Lore smiles. “Shabbin magic comes from your blood, so there’s no clicking of fingers. There is much pricking of fingers, though, for sigils are drawn with blood.”

I study my fingertips, expecting them to shimmer, but all that shines is the coarse skin atop my calluses. Although I doubt my father or Lore will wrinkle their noses at my decidedly unfeminine hands, I slot them beneath my thighs. “How do you know I’m truly Daya’s daughter?”

Lore drums his fingers. “Besides the fact that you share most of her traits?”

“I used to think I shared many traits with the woman who birthed me.”

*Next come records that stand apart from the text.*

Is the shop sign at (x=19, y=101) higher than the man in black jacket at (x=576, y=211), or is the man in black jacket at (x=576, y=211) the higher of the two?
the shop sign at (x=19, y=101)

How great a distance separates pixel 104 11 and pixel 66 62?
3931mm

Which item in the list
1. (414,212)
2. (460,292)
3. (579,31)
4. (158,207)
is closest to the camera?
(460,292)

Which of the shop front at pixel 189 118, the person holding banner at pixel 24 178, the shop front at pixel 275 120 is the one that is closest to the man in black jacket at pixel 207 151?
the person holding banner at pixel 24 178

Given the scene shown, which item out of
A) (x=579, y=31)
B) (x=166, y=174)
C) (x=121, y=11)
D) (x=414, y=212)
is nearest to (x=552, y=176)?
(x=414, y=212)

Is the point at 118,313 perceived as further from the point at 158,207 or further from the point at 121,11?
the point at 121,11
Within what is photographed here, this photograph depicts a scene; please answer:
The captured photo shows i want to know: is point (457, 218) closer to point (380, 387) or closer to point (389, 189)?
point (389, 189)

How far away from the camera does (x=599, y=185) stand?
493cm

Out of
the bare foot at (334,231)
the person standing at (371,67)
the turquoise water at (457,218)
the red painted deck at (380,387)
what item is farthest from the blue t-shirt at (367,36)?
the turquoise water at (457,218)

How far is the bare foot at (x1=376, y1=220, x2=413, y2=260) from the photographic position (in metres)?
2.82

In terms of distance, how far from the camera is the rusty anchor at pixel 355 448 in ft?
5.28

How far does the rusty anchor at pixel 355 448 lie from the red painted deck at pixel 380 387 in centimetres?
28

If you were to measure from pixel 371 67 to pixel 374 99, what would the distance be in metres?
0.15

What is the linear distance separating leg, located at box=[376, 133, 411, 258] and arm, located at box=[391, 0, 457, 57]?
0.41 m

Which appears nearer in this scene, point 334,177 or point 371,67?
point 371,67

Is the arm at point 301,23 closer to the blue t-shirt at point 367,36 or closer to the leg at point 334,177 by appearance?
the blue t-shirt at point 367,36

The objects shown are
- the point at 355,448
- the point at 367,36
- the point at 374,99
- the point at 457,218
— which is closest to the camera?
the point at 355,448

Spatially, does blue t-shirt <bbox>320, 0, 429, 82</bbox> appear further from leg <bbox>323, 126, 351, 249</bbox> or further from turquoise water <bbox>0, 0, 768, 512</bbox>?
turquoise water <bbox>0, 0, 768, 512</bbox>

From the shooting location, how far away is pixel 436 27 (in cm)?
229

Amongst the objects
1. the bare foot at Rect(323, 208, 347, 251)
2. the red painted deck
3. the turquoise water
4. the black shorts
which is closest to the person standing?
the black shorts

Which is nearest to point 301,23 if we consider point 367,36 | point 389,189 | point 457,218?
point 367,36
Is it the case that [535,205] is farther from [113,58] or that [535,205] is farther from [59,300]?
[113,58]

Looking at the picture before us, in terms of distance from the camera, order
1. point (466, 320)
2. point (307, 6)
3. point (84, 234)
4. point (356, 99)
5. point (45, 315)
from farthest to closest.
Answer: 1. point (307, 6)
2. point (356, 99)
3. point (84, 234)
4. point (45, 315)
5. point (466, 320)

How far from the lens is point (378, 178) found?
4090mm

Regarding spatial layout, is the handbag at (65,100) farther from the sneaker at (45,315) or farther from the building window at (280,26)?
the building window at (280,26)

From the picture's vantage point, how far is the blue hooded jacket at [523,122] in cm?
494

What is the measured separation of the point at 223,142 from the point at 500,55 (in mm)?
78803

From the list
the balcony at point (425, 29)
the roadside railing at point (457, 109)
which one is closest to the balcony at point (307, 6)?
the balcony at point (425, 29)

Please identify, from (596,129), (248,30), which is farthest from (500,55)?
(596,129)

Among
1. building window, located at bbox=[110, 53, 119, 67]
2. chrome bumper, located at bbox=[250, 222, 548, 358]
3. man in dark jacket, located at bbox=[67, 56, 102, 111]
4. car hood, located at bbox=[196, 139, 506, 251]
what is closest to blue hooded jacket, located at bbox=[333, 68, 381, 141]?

Lore shifts forward in his seat, making his leathers creak. “Daya sent Bronwen a vision before Meriam bound her magic so that your aunt could look after you and send you to wake me when it was time.”

The emotion glazing my father’s eyes is so potent that it rips tears from the giant man. As they carve through his makeup, he murmurs words in his tongue that sound soft in spite of their guttural pronunciation.

Is he swearing a lethal retribution upon all those involved in the ambush, or is he crying because I was saved?

“What happened to Agrippina’s child?”

“Agrippina was with child?” The bear of a Crow across from me scrubs at his wet, bristly cheek, smearing the black.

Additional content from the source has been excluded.